Dalam konsentrasi kecil, semua bahan pangan alami mengandung timbal
dan dalam prosesing makanan mungkin konsentrasi timbal akan bertambah.
Gejala keracunan timbal dapat menyebabkan kelumpuhan. Timbal di dalam tulang
dapat mengganti kalsium sehingga dapat menyebabkan kelumpuhan. Defisiensi
kalsium, besi, seng, tembaga, dan fosfat akan meningkatkan penyerapan timbal
oleh tubuh (Saeni 1997).
2.5.2 Kadmium (Cd)
Keracunan Cd pada manusia bersifat kronis. Logam ini dapat merusak
tulang, hati, dan ginjal. Logam Cd akan mempengaruhi proses metabolisme
kalsium yang dapat menyebabkan gangguan tulang, rasa sakit pada tulang
belakang dan kerapuhan pada tulang kaki sehingga penderita menjadi lemah.

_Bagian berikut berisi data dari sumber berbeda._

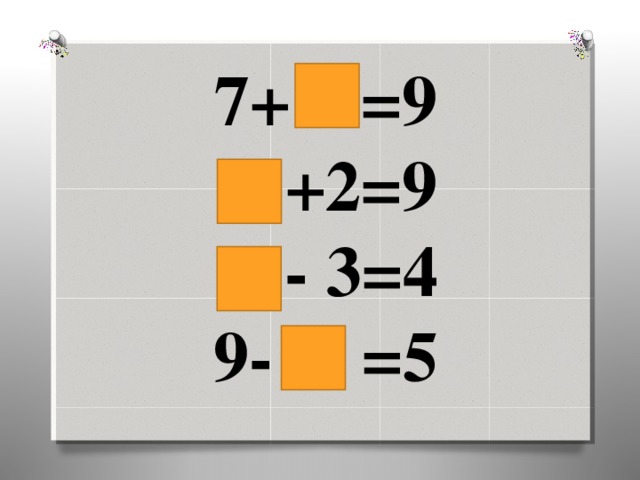 $7+\square=9$

$\square+2=9$

$\square-3=4$

$9-\square=5$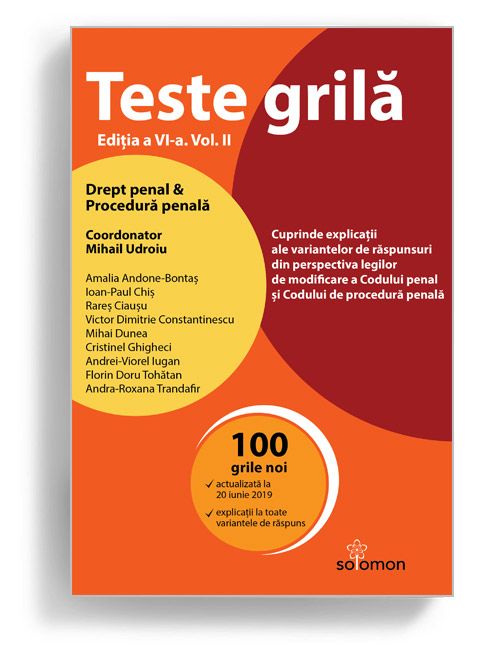 Teste grilă

Ediţia a VI-a. Vol. II

Drept penal & Procedură penală

Coordonator
Mihail Udroiu

Amalia Andone-Bontaş
Ioan-Paul Chiş
Rareş Ciauşu
Victor Dimitrie Constantinescu
Mihai Dunea
Cristinel Ghigheci
Andrei-Viorel Iugan
Florin Doru Tohătan
Andra-Roxana Trandafir

Cuprinde explicaţii ale variantelor de răspunsuri din perspectiva legilor de modificare a Codului penal şi Codului de procedură penală

100
grile noi
✓ actualizată la 20 iunie 2019
✓ explicaţii la toate variantele de răspuns

solomon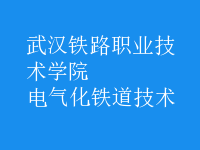 武汉铁路职业技术学院
电气化铁道技术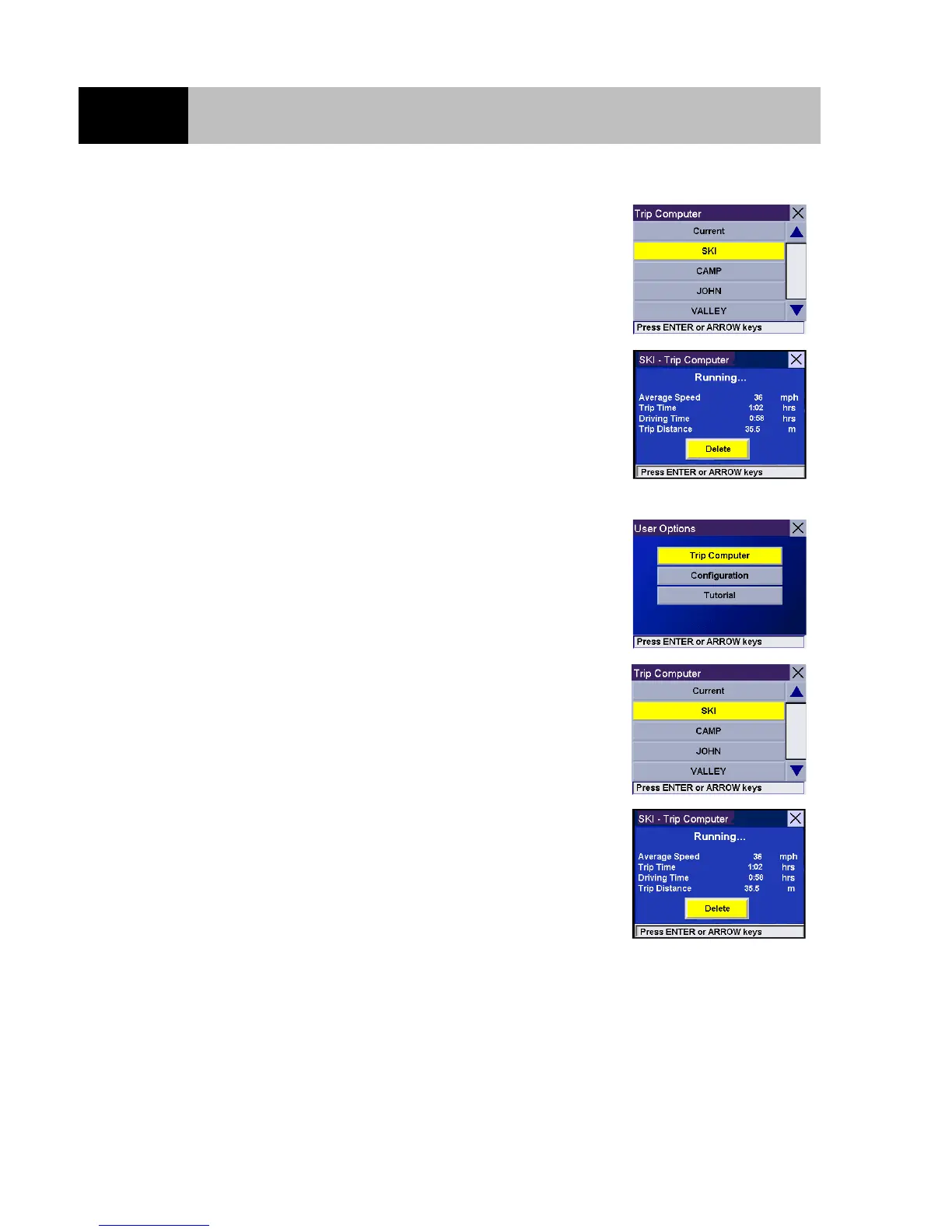 Trip Computer

Current

SKI

CAMP

JOHN

VALLEY

Press ENTER or ARROW keys

SKI - Trip Computer

Running...

| Average Speed | 36 | mph |
|---|---|---|
| Trip Time | 1:02 | hrs |
| Driving Time | 0:58 | hrs |
| Trip Distance | 35.5 | m |

Delete

Press ENTER or ARROW keys

User Options

Trip Computer

Configuration

Tutorial

Press ENTER or ARROW keys

Trip Computer

Current

SKI

CAMP

JOHN

VALLEY

Press ENTER or ARROW keys

SKI - Trip Computer

Running...

| Average Speed | 36 | mph |
|---|---|---|
| Trip Time | 1:02 | hrs |
| Driving Time | 0:58 | hrs |
| Trip Distance | 35.5 | m |

Delete

Press ENTER or ARROW keys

Logam Cd di dalam hati dan ginjal akan mengikat protein yang ada pada
membran hati dan ginjal sehingga menimbulkan rasa sakit (Lauwerys 1983).
17
Keracunan kadmium dapat mengakibatkan efek yang kronik dan akut. Efek
kronis dari keracunan kadmium biasanya mengakibatkan kerusakan pada ginjal,
kerusakan pada sistem syaraf, dan sebagian renal tubules (Laws 1981). Batas
aman logam berat Cd dalam makanan baik oleh Departemen Kesehatan Republik
Indonesia, FDR New Zealand serta FAO adalah sama yaitu 1 ppm, tetapi
Australia menetapkan batas aman Cd pada makanan adalah 2 ppm (Nurjanah dan
Widiastuti 1997)
2.6 Spektrofotometri Serapan Atom
Atomic Absorption Spectrophotometer (AAS) atau spektrofotometri serapan
atom merupakan suatu metode yang digunakan untuk penentuan unsur-unsur
logam dan metaloid (Chasteen 2007). Analisis unsur dengan panjang gelombang
pada daerah sinar tampak seperti Ca, K, Na, Mg, P dan sebagainya dapat
dilakukan dengan cara spektroskopi serapan atom dan spektroskopi serapan emisi
nyala. Spektroskopi serapan atom mengukur radiasi yang diserap oleh atom-atom
yang tidak tereksitasi sedangkan pada spektroskopi emisi nyala yang diukur
adalah radiasi yang dipancarkan dengan panjang gelombang tertentu oleh atomatom yang tereksitasi (Nur 1989). Alat Atomic Absorption Spectrophotometer
(AAS) dapat dilihat pada Gambar 3.
Gambar 4 Atomic Absorption Spectrophotometer (AAS).
Prinsip pemeriksaan spektrofotometer serapan atom yaitu molekul sampel
diubah menjadi atom-atom bebas dengan bantuan nyala atau flame. Atom-atom
18
akan mengabsorbsi cahaya yang sesuai dengan panjang gelombang dari atom
tersebut dan intensitas cahaya yang diserap sebanding dengan panjang gelombang
dari atom tersebut serta intensitas cahaya yang diserap sebanding dengan
banyaknya cahaya (Chasteen 2007).
Teknik spektroskopi serapan atom merupakan teknik yang paling spesifik
karena garis spektrum serapan atom sangat sempit dan energi transisi elektron
sangat unik untuk setiap unsur (Nur 1989). Waktu pengujian dengan instrumen
AAS lebih cepat dibandingkan dengan metode pengujian gravimetrik dan
titrimetri, karena preparasi sampel lebih cepat, yakni disediakan dalam larutan
kemudian dimasukkan untuk dibakar (Chasteen 2007).